What is the purpose of standardizing data

z transformation

Author: Hans Lohninger

One often has the problem of making sample values ​​comparable, whereby it is usually important to characterize individual values ​​of a sample with regard to their position in the sample distribution. An often used tool for this is the so-called z transformation, in which the values ​​of a sample are converted into z-values. z-scores) are converted:

With

zi ... z-transformed sample values
xi ... original values ​​of the sample
... mean of the sample
s ... standard deviation of the sample

The z-transform is also called standardization or Auto scaling designated. Z-transformed values ​​can be compared primarily because the sample values ​​after the transformation are no longer measured in the original units of measurement, but in multiples of the standard deviation of the sample. In addition, the mean of z-values ​​is always zero. If the original values ​​are normally distributed, the z-values ​​are standard normally distributed (μ = 0, σ = 1).
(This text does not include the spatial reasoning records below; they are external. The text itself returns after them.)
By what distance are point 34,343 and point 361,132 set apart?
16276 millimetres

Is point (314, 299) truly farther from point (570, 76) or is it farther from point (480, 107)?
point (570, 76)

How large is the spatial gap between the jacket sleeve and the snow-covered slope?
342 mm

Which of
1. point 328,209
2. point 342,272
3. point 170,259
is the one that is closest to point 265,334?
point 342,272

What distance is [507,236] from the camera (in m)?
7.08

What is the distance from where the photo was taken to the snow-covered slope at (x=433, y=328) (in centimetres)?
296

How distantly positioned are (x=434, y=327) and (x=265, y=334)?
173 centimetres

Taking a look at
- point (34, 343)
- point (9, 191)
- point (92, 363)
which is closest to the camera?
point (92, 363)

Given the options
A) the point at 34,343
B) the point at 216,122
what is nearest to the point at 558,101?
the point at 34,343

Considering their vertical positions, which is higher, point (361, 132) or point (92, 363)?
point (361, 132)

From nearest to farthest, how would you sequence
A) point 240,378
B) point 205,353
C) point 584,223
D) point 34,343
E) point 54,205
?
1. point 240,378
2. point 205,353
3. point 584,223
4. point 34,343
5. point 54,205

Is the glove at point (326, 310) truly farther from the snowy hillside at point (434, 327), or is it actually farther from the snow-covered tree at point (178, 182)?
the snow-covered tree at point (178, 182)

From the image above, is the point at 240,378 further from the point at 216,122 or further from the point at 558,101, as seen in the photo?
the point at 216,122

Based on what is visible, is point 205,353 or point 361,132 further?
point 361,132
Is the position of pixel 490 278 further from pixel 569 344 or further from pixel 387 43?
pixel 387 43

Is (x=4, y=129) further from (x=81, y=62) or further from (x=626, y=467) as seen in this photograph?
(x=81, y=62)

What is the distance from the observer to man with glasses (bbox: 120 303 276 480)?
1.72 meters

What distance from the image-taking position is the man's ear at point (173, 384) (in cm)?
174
The following example shows the effect of standardizing data. Suppose we have two normal distributions, one with a mean of 10.0 and a standard deviation of 30.0 (top left), the other with a mean of 200 and a standard deviation of 20.0 (top right). The standardization of both data sets now results in comparable distributions, since the z-transformed distributions both have a mean of 0.0 and a standard deviation of 1.0 (lower line).

Note:Sometimes one reads in the literature that the z-values ​​are normally distributed. That is wrong - the z-transformation does not change the shape of the distribution, only the mean and the standard deviation are changed. Figuratively speaking: The distribution is shifted and stretched or compressed along the x-axis.